▸ Text provided
Monday, January 04, 2010

Get over it...


Thank you Steven...

 This article is BRILLIANT!
A little longer than what I post here, but worth every word.



Part I: Nothing Is New, Get Over It.
By Steven GossSo you've decided to become an artist, now what? It sounds simple enough doesn't it? It's not as if you need much to be an artist. There's no test, and lucky for you, the idea of the talented artist went out the window several decades ago. Nowadays any Joe Palette can make a few bucks pedaling his artistic urges, no matter how lame they are. Don't believe me? Two words: Whitney Biennial.

First choose a material. You can't be an artist until you have one. It may also be beneficial to pick up a drinking habit, but it isn't required. Once you have a material, all you need is an idea. Now this is where it gets sticky. There are no new ideas in art. If you think you have a new idea, you don't. The only reason you think you have a new idea is because you're a new artist so you don't spend your time reading about art, you make it. As a result, most artists have a hard time accepting the fact that there are no new ideas. (Why else would there still be so many artists?)
At this point, you may be thinking, "Huh? But I just bought all of this Cadmium Yellow!" Now what? End it all in the name of art? Sorry Van Gogh, it's been done.

▸ Supplied material
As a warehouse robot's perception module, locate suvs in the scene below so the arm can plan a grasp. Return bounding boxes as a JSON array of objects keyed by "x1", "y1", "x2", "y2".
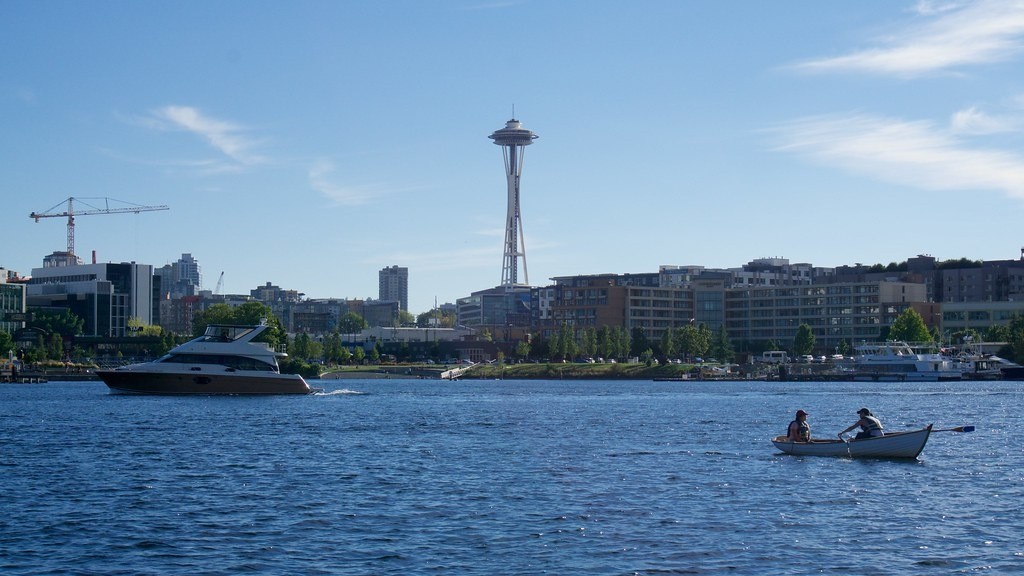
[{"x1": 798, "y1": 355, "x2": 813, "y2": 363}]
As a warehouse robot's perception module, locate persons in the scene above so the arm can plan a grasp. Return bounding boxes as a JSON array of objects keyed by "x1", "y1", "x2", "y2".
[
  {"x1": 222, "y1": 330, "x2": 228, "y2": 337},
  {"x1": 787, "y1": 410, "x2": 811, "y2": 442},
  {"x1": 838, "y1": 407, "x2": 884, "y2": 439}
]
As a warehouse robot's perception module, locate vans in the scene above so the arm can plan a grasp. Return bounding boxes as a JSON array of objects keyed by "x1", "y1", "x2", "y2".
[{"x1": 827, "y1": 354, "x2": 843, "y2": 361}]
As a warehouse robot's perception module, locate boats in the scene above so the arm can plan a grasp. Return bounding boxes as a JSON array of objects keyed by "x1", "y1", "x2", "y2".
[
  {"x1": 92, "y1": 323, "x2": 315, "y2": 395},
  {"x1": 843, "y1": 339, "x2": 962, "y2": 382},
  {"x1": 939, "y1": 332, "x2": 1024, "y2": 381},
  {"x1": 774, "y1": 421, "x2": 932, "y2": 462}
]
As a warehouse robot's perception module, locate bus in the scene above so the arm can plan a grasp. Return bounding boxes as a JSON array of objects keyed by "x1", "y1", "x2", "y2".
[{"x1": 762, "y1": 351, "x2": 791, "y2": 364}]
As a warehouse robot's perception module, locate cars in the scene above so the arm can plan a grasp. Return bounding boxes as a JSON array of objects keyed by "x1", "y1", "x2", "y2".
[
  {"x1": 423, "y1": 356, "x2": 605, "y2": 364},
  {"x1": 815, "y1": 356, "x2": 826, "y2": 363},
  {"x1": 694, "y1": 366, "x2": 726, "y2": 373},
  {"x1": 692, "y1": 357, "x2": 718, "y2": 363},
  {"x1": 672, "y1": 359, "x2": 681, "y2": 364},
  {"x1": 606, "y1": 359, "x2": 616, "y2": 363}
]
--
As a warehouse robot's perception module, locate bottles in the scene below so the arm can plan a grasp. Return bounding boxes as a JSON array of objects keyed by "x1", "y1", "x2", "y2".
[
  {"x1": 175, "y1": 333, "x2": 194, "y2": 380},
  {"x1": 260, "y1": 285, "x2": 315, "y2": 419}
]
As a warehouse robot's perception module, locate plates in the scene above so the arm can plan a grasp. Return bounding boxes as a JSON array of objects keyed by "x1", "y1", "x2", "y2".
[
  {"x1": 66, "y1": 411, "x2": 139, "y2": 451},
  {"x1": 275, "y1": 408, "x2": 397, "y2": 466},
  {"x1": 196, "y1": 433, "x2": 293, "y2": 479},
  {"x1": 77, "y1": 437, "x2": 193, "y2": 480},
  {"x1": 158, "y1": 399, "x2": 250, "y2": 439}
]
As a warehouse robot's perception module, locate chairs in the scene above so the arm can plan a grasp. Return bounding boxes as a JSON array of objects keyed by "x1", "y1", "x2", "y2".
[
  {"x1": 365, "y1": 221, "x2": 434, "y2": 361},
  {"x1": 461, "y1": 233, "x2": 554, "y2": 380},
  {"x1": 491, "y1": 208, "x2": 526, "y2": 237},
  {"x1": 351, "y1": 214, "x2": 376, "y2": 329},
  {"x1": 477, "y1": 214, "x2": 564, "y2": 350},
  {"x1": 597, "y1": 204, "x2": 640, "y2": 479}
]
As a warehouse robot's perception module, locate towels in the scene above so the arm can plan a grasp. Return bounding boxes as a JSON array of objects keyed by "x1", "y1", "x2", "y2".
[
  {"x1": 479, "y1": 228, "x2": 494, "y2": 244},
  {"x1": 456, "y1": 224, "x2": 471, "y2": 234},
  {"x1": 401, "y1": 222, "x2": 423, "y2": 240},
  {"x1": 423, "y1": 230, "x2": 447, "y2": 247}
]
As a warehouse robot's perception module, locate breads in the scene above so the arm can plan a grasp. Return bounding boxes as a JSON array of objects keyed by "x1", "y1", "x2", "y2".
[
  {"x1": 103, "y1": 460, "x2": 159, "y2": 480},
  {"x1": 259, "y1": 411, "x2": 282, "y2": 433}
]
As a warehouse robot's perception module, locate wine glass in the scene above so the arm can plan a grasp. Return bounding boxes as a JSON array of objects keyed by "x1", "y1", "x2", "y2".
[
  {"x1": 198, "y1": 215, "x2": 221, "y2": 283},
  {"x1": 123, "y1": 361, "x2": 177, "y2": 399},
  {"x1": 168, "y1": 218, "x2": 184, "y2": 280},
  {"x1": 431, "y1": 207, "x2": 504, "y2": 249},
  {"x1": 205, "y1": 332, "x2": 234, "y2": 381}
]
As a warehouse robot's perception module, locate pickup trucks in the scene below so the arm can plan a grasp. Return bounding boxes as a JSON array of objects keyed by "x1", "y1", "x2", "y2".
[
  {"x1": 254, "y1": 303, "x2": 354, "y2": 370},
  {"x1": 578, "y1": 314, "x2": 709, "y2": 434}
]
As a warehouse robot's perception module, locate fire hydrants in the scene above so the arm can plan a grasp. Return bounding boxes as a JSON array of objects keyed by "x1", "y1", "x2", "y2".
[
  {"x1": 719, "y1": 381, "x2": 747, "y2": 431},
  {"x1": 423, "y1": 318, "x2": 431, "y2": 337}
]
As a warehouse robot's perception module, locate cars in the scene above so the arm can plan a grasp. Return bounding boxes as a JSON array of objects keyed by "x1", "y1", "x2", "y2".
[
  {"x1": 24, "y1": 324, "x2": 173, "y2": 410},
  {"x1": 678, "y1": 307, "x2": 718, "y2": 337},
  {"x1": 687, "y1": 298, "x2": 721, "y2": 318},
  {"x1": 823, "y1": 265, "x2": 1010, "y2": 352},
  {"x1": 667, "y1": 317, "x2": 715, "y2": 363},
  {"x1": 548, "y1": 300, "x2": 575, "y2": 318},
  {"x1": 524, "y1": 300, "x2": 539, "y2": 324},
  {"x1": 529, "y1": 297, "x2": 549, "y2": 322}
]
--
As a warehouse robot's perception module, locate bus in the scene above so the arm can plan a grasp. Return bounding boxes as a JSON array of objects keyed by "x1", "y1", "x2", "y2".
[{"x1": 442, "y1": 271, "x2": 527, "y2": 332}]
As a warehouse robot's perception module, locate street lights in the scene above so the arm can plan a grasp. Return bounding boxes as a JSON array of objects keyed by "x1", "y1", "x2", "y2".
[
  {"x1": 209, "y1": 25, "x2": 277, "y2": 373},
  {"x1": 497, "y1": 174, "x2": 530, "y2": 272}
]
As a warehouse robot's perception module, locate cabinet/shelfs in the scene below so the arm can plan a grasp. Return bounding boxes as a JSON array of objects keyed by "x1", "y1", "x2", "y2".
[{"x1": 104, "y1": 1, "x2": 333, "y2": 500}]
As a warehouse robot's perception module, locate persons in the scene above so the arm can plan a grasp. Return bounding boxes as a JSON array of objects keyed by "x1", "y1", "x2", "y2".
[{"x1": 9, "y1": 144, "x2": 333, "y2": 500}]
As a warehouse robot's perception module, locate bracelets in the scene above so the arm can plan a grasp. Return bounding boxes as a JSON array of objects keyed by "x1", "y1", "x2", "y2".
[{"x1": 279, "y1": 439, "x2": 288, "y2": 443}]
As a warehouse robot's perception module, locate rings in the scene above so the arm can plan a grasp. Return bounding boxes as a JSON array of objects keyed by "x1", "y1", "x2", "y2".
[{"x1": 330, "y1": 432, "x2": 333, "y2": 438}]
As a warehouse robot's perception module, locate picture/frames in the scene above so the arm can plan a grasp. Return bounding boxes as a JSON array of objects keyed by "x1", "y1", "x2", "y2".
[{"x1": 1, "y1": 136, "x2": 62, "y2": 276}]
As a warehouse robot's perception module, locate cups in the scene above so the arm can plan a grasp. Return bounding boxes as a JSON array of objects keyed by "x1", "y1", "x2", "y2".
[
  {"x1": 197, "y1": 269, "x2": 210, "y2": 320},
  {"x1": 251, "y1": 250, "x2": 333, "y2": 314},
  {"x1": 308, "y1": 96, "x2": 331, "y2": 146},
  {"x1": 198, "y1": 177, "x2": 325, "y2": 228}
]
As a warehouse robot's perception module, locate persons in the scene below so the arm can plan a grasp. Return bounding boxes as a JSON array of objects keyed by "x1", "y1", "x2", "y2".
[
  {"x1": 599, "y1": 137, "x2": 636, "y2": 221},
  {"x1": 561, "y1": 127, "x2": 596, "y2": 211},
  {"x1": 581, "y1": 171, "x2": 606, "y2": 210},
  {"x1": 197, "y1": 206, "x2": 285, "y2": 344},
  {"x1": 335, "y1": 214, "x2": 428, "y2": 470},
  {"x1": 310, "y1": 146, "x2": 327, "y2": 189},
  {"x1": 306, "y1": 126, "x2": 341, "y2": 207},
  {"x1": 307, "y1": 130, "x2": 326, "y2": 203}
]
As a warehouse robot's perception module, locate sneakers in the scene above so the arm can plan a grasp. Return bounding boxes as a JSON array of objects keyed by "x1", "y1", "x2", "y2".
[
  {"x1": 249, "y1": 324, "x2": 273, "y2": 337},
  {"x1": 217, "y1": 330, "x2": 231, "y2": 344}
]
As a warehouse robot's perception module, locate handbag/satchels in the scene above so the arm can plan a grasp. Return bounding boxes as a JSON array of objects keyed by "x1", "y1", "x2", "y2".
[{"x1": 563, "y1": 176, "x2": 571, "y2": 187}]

▸ Stated problem 1
Pick out every line of the records that includes the string "below".
▸ Stated problem 2
Carry on the article about new ideas in art, beginning right after its last sentence.
The article about new ideas in art and the records are unrelated material.

▸ Right answer 1
As a warehouse robot's perception module, locate suvs in the scene below so the arm can plan a grasp. Return bounding boxes as a JSON array of objects keyed by "x1", "y1", "x2", "y2".
As a warehouse robot's perception module, locate bottles in the scene below so the arm can plan a grasp. Return bounding boxes as a JSON array of objects keyed by "x1", "y1", "x2", "y2".
As a warehouse robot's perception module, locate pickup trucks in the scene below so the arm can plan a grasp. Return bounding boxes as a JSON array of objects keyed by "x1", "y1", "x2", "y2".
As a warehouse robot's perception module, locate cabinet/shelfs in the scene below so the arm can plan a grasp. Return bounding boxes as a JSON array of objects keyed by "x1", "y1", "x2", "y2".
As a warehouse robot's perception module, locate persons in the scene below so the arm can plan a grasp. Return bounding boxes as a JSON array of objects keyed by "x1", "y1", "x2", "y2".

▸ Right answer 2
ARTIST KILLS HIMSELF/HERSELF AS ART:
While it is rumored that Rudolf Schwarzkogler bled to death during a performance where he sliced off strips of skin from his penis until there was nothing left, it's a rumor and nothing else. In actuality, he died when he either fell or jumped out of his bedroom window in 1969. But don't get too excited. Because on July 9, 1975, Jan Bas Ader began a performance piece entitled In Search of The Miraculous. The piece entailed Ader sailing across the Atlantic from Cape Cod, Massachusetts to Cornwall, England in a 13-foot sailboat. Needless to say, he didn't make it. As Barbara McKenna explained, "[Ader had] every expectation of success, [he] had arranged for a show documenting the feat at the Groeninger Museum in Amsterdam, and planned to exploit the success of the 60-day crossing with further exhibitions of material -- diaries, film, photography -- generated by the piece. Ader never reached his destination; six months later his boat was found half-submerged off the coast of Ireland."

Oh well, Ader beat you to the punch. Maybe you think you could put a spin on the artist killing himself or herself tactic and have the artist kill the viewer. Would this be a new idea? Nope, it's been done too.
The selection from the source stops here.